What this task involves:
In the picoLCD thread below, reproduce everything from "On Sat, 18 August" down to "not get cleared.", renaming "hid-picolcd" to "hid-lcd" throughout.

##### Provided passage

There was a similar problem reported recently. It turned out to be
caused by a __devinitconst annotation attached to a usb_device_id
table.

If there are any __devinit* annotations in the hid-picolcd driver, you
should see if removing them helps.

Alan Stern

2012-08-18 13:49:18

by Bruno Prémont

[permalink] [raw]
Subject: Re: [PATCH 0/7] HID: picoLCD updates

On Sat, 18 August 2012 Alan Stern <[email protected]> wrote:
> On Sat, 18 Aug 2012, Bruno Prémont wrote:
> > On Thu, 16 August 2012 Jiri Kosina <[email protected]> wrote:
> > > On Thu, 16 Aug 2012, Bruno Prémont wrote:
> > >
> > > > > I don't really understand this explanation. Once usb_kill_urb() returns,
> > > > > the URB should be available for future use (and therefore all queues
> > > > > completely drained).
> > > >
> > > > I won't have time today to check, though my guess is that on each
> > > > echo $usb-id > bind; echo $usb-id > unbind
> > > > under /sys/bus/hid/drivers/hid-picolcd/ the USB urb queue fills a bit does
> > > > not get cleared.
> > > >
> > > > Is usb_kill_urb() called when unbinding just the specific hid driver?
> > >
> > > Yup, through hid_hw_stop() -> usbhid_stop().
> > >
> > > > If so my short timing between bind/unbind must be triggering something
> > > > else...
> > > >
> > > > Otherwise I'm missing something as at first time I got no "output queue full"
> > > > messages, but as I repeated the bind/unbind sequences the prints per bind/unbind
> > > > iteration increased in number.
> > > >
> > > > Anyhow, on Friday evening/week-end I will continue digging and report back with my
> > > > findings.
> >
> > Huh, after changing some of the hid-picolcd data in order to have less racy
> > coupling between hid and framebuffer I'm now dying way too often in _mmx_memcpy
> > and most of the time I don't get a (complete) trace...
>
> There was a similar problem reported recently. It turned out to be
> caused by a __devinitconst annotation attached to a usb_device_id
> table.
>
> If there are any __devinit* annotations in the hid-picolcd driver, you
> should see if removing them helps.

There is no such annotation around in hid-picolcd.


One thing I just though about, how does usbhid handle the calls to
usbhid_submit_report() when hid_hw_stop()/hid_hw_close() have already
been called?

##########
##### Dataset section

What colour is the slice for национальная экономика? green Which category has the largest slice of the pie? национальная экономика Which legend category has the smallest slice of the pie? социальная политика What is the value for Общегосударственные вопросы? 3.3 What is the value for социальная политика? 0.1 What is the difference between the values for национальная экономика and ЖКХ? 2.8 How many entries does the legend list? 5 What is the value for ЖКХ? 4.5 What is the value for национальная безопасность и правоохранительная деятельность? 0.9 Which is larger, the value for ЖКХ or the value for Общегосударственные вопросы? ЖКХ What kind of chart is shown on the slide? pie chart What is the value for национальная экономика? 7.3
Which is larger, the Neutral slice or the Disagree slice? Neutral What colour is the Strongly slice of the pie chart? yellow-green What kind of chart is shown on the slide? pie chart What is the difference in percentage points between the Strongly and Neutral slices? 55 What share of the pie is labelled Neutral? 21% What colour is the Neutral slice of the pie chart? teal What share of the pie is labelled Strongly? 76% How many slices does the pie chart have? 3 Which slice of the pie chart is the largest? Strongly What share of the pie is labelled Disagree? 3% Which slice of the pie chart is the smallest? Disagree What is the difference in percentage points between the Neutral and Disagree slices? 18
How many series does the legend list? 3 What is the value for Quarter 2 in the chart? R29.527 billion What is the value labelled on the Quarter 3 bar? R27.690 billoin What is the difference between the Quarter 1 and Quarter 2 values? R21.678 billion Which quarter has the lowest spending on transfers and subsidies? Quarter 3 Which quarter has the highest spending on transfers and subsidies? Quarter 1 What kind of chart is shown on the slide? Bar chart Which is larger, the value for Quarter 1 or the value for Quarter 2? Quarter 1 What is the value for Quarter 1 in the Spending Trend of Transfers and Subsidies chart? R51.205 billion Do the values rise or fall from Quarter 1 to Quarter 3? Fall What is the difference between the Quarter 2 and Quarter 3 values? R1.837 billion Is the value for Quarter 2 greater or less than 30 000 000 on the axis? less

##########

Solution to this problem:
On Sat, 18 August 2012 Alan Stern <[email protected]> wrote:
> On Sat, 18 Aug 2012, Bruno Prémont wrote:
> > On Thu, 16 August 2012 Jiri Kosina <[email protected]> wrote:
> > > On Thu, 16 Aug 2012, Bruno Prémont wrote:
> > >
> > > > > I don't really understand this explanation. Once usb_kill_urb() returns,
> > > > > the URB should be available for future use (and therefore all queues
> > > > > completely drained).
> > > >
> > > > I won't have time today to check, though my guess is that on each
> > > > echo $usb-id > bind; echo $usb-id > unbind
> > > > under /sys/bus/hid/drivers/hid-lcd/ the USB urb queue fills a bit does
> > > > not get cleared.